* **ESTRATTO SELEZIONATO**
★ ★ ★ ★ ★ ★ ★
L’architettura contemporanea, perciò, diventa una estensione della natura, in una relazione pacifica e non antitetica. L’esito di questo processo, ad oggi, sono le cosiddette “case anfibie”, le floating homes. Per quanto possano sembrare, tuttavia, ancora soluzioni avveniristiche o d’avanguardia, destinate ad una utenza ad oggi particolarmente ristretta e benestante, nel prossimo futuro non è escluso che questa tipologia costruttiva, con lo sviluppo ulteriore delle migliori tecnologie ecocompatibili e dei materiali naturali, possa diffondersi enormemente e rivolgersi ad un pubblico più ampio. Le esperienze oggi esistenti, e in aumento, confermano la tendenza a sperimentare questa smart e ecofriendly solutions sia per il settore residenziale sia per quello turistico.
Ma come sono costruite queste “houseboats”, ossia “case galleggianti” come barche, ma energeticamente autosufficienti?
Germania. Sulla riva meridionale del lago di Geierswald sono ancorate le due case vacanza galleggianti progettate e realizzate dai fratelli architetti Wilde. Per trasformare quella che era un’idea utopica in una pragmatica realtà, per oltre sei anni hanno studiato soluzioni tecnologiche specifiche. Nel dettaglio, sono stati previsti i pontoni galleggianti assemblati con perni di accoppiamento, il cui compito è sostenere le strutture in vetro e acciaio. Per la copertura di queste strutture a mezzo arco, invece, essendo necessario un materiale in grado di garantire la necessaria flessibilità durante il montaggio, ma anche capace di resistere all’azione corrosiva dell’acqua acida, è stato scelto l’alluminio. Per una casa tecnologicamente avanzata e ambientalmente evoluta che in caso di condizioni meteorologiche estreme le consente di galleggiare in sicurezza.
★ ★ ★ ★ ★ ★ ★
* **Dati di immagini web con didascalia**
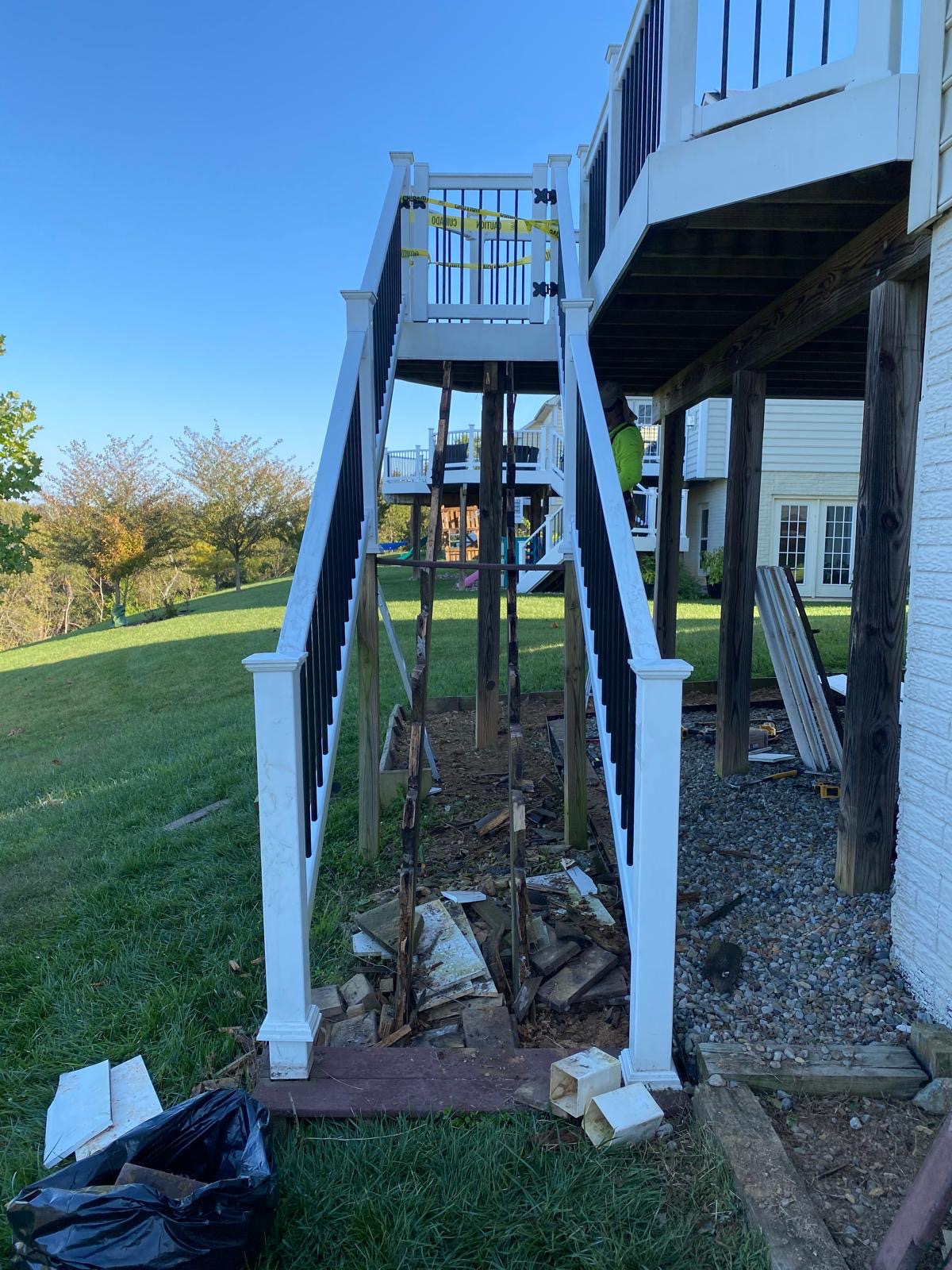 Before — old deck stairs demolished with debris under the new railings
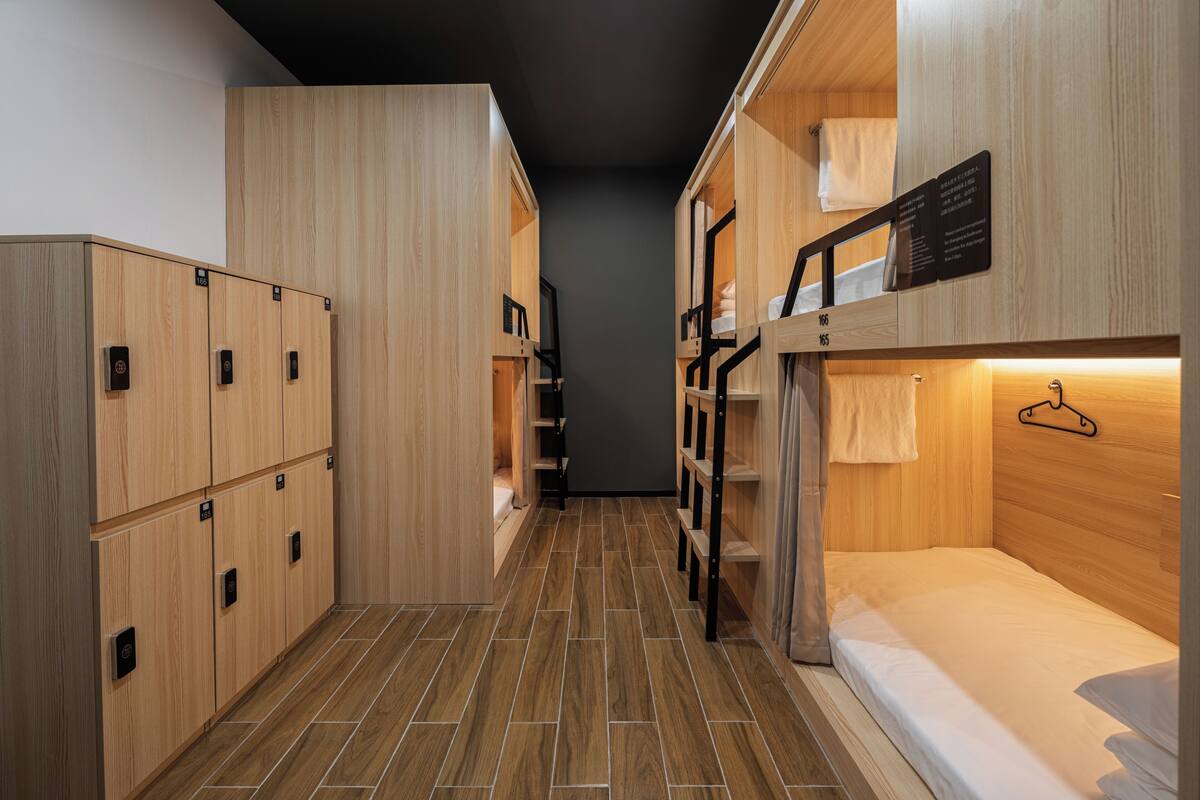 Une chambre d’hôtel compacte, dotée de casiers en bois, d’un lit superposé et d’un petit espace bureau.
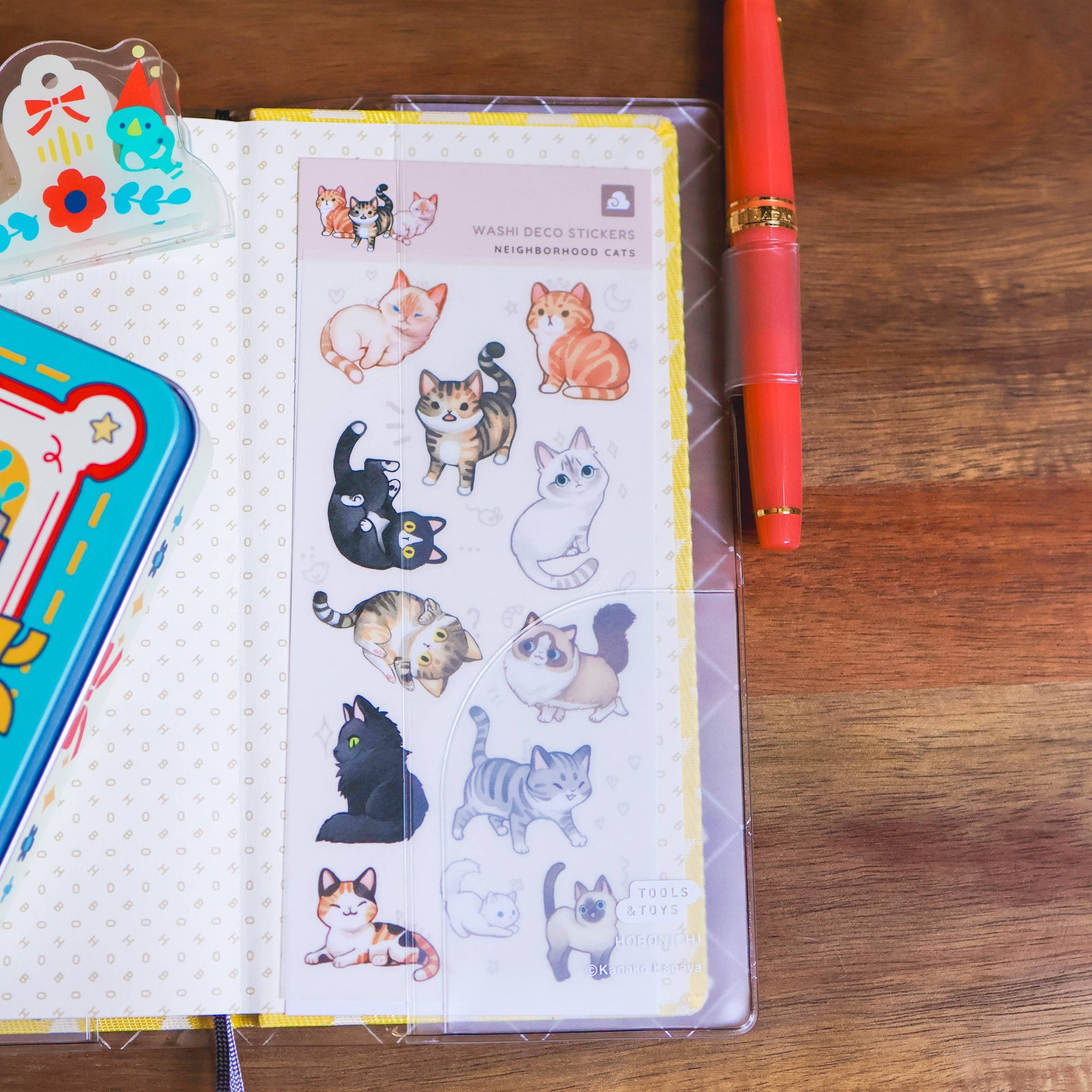 Sheet of cat stickers in a clear plastic case on a wooden surface with a red pen.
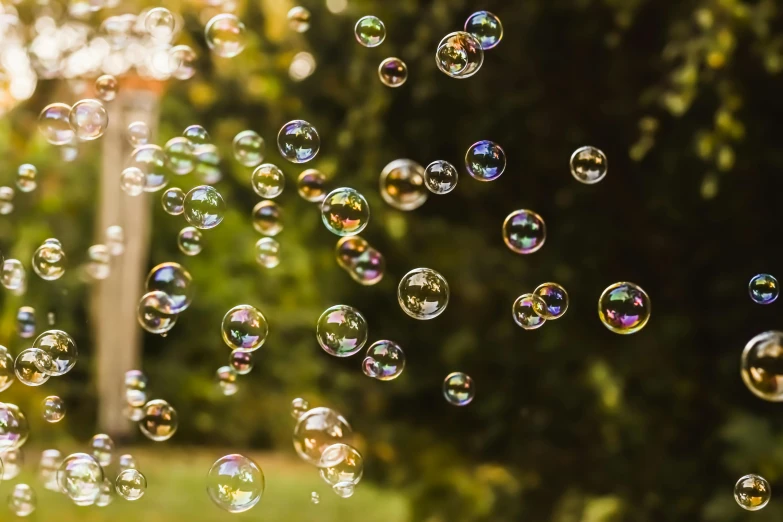 bubbles are flying in the air beside trees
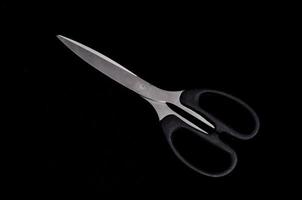 Scissors on black background photo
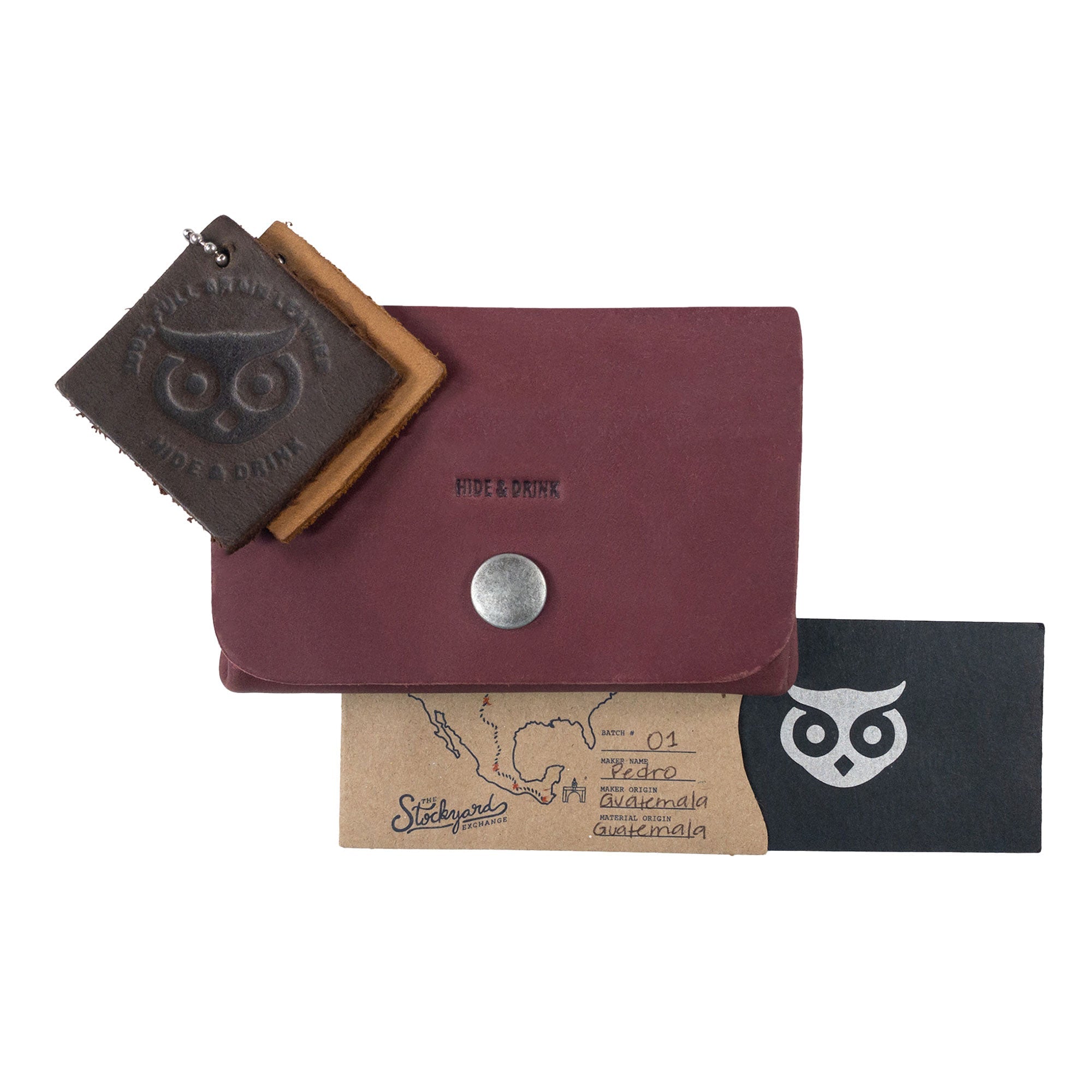 Display of the burgundy Double Pouch Card Wallet by Hide & Drink alongside other leather items. This Leather Double Pouch Card Wallet is designed for efficient use as a card organizer, cash holder, and ID case for both men and women, made with Full Grain Leather in La Antigua Guatemala & Oaxaca Mexico.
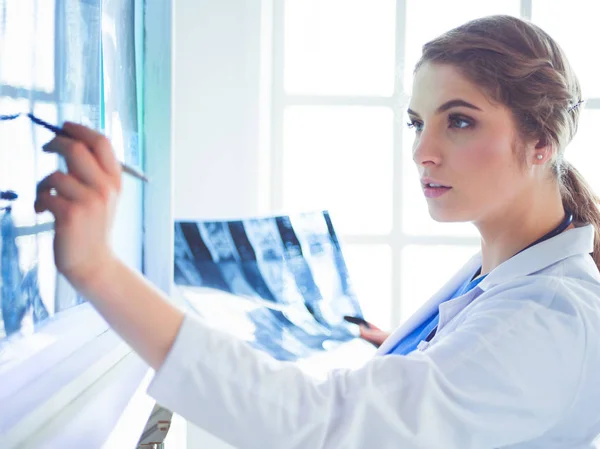 病院で肺のX線写真を見ている若い女性医師 — ストック写真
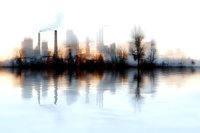 Industrial cityscape silhouette with factory chimneys and smoke reflected in calm water at sunrise, creating atmospheric urban waterfront scene.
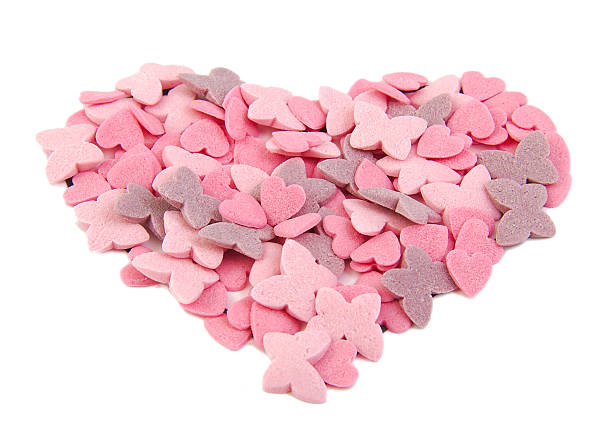 istock Love heart shape formed with sugar items isolated on white 536719329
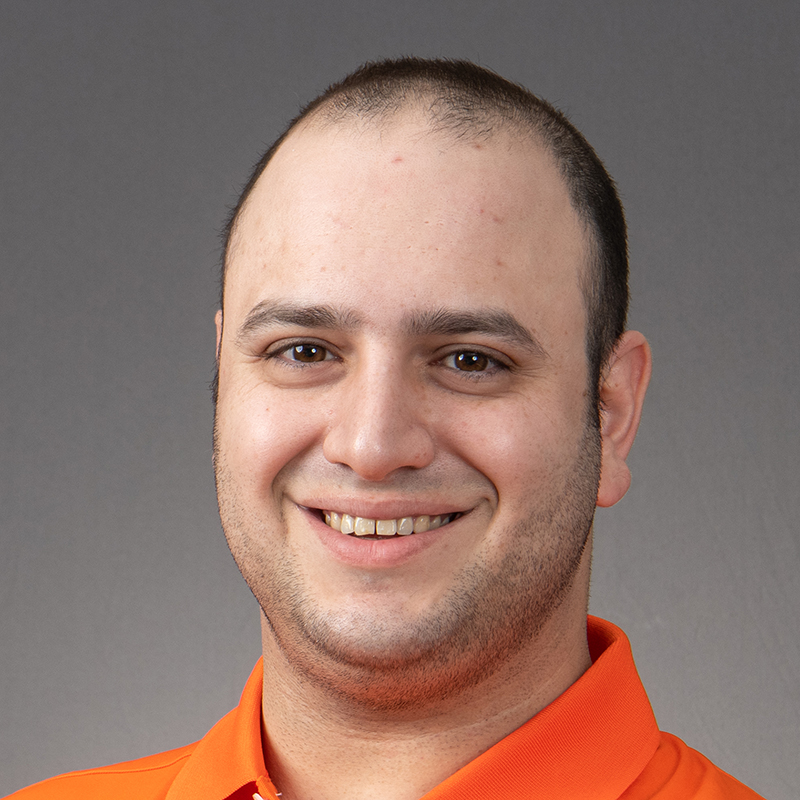 a man in an orange shirt smiling for the camera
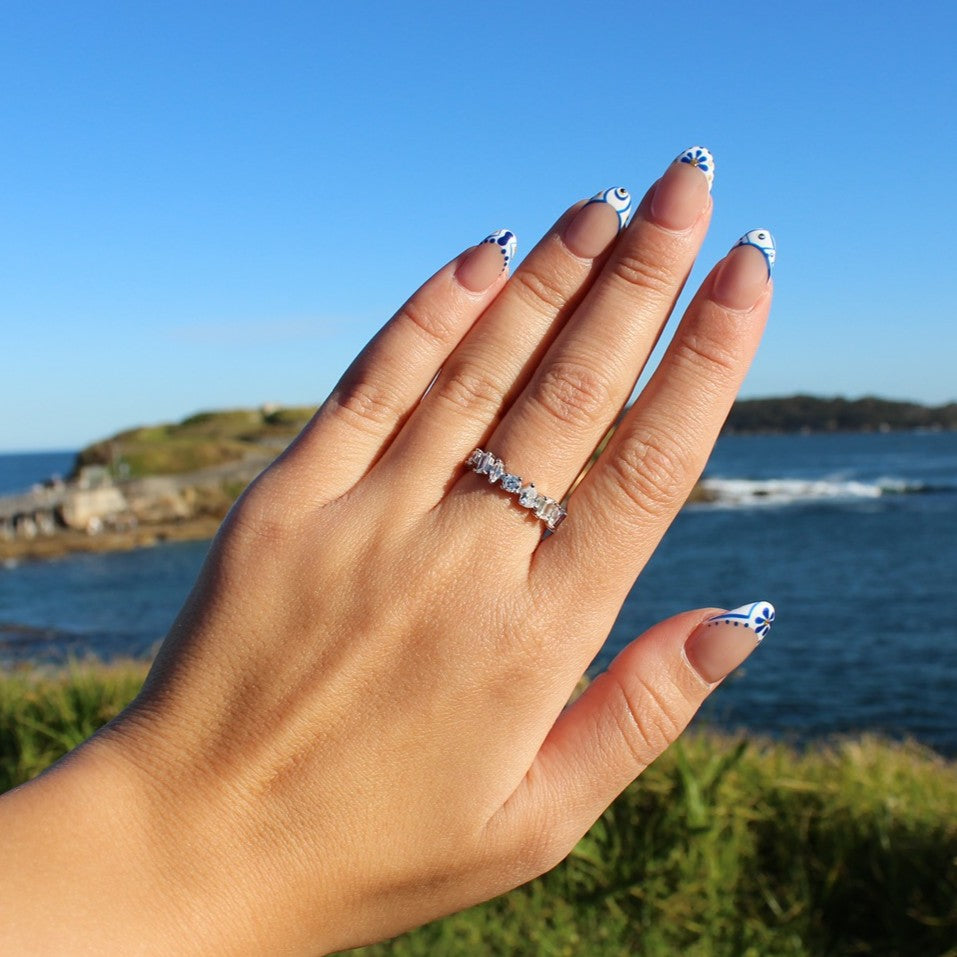Silver cubic zirconia stacker ring on hand at La Perouse Beach, Sydney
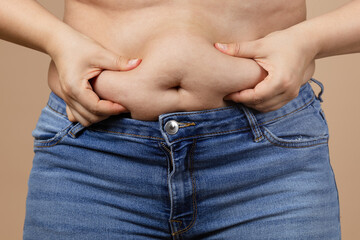 Caucasian fat woman touching overweighted belly with hands wearing blue jeans. Visceral fat. Body...
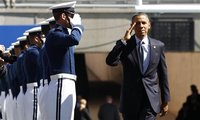 U.S. President Barack Obama salutes as he arrives for the Air Force Academy commencement ceremony in Colorado Springs, Colorado May 23, 2012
★ ★ ★ ★ ★ ★ ★
* **CONSEGNE DELL'ESERCIZIO**
A: Trascrivi parola per parola tutto il passo dell'estratto sulle case galleggianti che va da "Germania. Sulla riva" giù fino a "galleggiare in sicurezza.".
B: Nell'estratto sulle case galleggianti, quale materiale è stato scelto per la copertura delle strutture a mezzo arco sul lago di Geierswald?
I dati sono materiale a sé, distinto dall'estratto sulle case galleggianti.

* **RISULTATI DELL'ESERCIZIO**
A:
Germania. Sulla riva meridionale del lago di Geierswald sono ancorate le due case vacanza galleggianti progettate e realizzate dai fratelli architetti Wilde. Per trasformare quella che era un’idea utopica in una pragmatica realtà, per oltre sei anni hanno studiato soluzioni tecnologiche specifiche. Nel dettaglio, sono stati previsti i pontoni galleggianti assemblati con perni di accoppiamento, il cui compito è sostenere le strutture in vetro e acciaio. Per la copertura di queste strutture a mezzo arco, invece, essendo necessario un materiale in grado di garantire la necessaria flessibilità durante il montaggio, ma anche capace di resistere all’azione corrosiva dell’acqua acida, è stato scelto l’alluminio. Per una casa tecnologicamente avanzata e ambientalmente evoluta che in caso di condizioni meteorologiche estreme le consente di galleggiare in sicurezza.

B: L'alluminio.